Work required — Reproduce the material from the line with "In this scene, does" to the line with "19312 millimetres", both included, keeping the requests unchanged. In the answers, multiply every number, coordinates and distances alike, by 1.85 and round each result to the same number of decimal places as the original, with halves rounded up.

Records to use —

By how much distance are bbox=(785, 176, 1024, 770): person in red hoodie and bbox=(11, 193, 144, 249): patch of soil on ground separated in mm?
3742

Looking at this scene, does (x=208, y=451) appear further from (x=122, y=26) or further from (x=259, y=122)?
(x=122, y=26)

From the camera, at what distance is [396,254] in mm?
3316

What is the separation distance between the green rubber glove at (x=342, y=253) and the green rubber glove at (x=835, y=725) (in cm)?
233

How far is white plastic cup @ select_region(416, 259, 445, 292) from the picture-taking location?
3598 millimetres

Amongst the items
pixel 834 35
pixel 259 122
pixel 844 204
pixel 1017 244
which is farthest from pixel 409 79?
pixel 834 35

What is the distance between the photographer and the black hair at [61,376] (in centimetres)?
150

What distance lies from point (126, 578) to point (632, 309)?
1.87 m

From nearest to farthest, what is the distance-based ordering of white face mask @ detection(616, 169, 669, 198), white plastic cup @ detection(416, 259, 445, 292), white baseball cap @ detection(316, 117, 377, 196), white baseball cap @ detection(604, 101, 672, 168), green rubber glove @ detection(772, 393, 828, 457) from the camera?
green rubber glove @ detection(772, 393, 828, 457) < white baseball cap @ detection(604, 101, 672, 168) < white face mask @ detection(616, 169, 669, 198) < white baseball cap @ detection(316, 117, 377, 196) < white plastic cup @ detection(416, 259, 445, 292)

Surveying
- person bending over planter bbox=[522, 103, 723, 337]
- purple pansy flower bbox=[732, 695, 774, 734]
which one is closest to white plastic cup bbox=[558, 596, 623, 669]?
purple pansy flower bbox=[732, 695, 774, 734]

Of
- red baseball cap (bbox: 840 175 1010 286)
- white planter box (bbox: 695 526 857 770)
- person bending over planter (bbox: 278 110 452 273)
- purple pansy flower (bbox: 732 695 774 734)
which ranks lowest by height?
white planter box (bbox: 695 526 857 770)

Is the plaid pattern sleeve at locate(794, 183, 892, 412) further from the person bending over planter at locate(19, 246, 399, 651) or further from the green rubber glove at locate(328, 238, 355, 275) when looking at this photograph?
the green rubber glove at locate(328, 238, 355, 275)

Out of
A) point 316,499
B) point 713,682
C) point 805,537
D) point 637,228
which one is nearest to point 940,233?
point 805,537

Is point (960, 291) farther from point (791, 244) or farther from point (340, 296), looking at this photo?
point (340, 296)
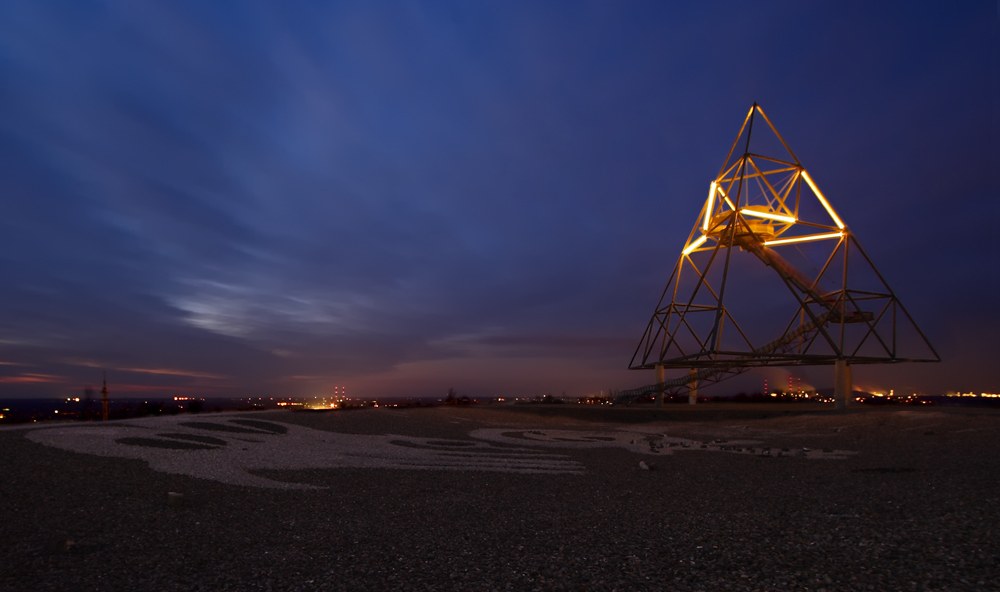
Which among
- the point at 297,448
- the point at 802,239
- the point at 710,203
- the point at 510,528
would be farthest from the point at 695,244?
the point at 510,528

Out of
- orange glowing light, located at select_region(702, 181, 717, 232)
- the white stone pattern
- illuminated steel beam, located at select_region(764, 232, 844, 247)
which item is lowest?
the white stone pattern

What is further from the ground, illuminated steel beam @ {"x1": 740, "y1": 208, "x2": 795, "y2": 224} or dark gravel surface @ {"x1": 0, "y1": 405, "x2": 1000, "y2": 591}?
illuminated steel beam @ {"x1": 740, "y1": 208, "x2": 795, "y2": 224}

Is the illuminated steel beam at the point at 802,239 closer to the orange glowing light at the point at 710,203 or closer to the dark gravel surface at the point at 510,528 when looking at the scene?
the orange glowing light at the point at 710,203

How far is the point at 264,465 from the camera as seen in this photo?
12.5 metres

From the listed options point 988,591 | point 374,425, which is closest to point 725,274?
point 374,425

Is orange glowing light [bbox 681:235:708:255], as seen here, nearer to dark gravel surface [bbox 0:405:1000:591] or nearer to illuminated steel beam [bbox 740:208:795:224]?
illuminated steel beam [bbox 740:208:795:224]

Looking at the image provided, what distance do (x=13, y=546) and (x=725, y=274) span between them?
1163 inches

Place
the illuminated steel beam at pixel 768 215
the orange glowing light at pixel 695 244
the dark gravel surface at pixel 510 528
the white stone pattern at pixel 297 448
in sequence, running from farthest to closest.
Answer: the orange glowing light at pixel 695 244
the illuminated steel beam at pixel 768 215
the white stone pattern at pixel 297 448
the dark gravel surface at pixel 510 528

==

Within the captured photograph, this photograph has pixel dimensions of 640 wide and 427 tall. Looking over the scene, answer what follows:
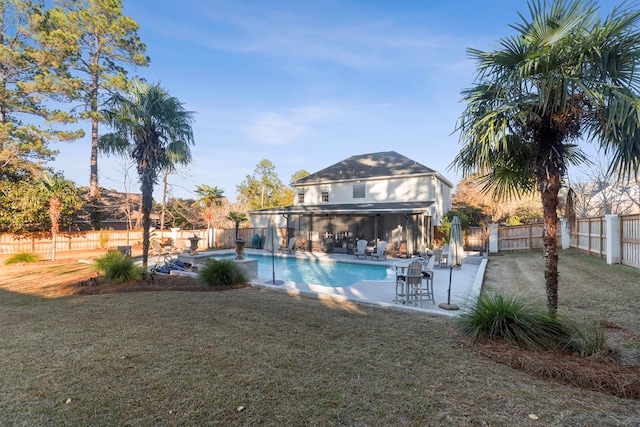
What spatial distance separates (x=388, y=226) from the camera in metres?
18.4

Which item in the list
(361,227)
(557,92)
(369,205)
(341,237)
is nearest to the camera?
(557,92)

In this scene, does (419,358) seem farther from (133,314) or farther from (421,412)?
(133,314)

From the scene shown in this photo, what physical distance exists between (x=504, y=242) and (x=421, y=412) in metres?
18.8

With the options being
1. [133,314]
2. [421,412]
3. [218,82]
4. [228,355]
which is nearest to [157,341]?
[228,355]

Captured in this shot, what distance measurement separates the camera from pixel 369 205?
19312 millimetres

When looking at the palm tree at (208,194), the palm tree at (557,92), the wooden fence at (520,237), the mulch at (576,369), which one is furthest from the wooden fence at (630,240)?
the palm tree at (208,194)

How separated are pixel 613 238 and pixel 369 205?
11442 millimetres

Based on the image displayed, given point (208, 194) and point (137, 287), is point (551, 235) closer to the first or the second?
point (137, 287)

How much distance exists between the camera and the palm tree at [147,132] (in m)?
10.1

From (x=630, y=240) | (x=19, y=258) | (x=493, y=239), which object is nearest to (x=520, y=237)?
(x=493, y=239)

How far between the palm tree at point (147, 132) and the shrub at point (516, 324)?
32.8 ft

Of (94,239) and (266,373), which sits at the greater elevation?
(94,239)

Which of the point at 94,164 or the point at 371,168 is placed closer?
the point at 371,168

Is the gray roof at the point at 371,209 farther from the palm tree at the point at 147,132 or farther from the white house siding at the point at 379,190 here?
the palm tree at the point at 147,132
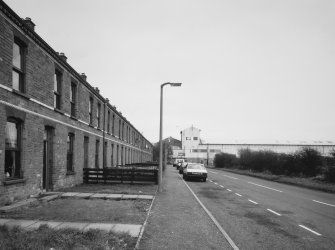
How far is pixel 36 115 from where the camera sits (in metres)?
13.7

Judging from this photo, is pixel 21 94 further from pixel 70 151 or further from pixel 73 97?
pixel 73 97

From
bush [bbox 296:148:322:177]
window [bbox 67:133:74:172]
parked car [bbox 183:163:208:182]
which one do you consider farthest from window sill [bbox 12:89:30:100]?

Answer to this exercise —
In this scene, does (419,358) seem farther from (133,314) or farther from (421,412)?
(246,581)

From the scene shown in this photo, what physical distance exists between (x=504, y=242) and (x=421, y=412) in metres?
34.8

With the options being
1. [133,314]
2. [421,412]
3. [218,82]
4. [228,355]
which is nearest to [157,341]?
[422,657]

Captured in this shot, what distance measurement separates the camera from pixel 369 205?
35727 millimetres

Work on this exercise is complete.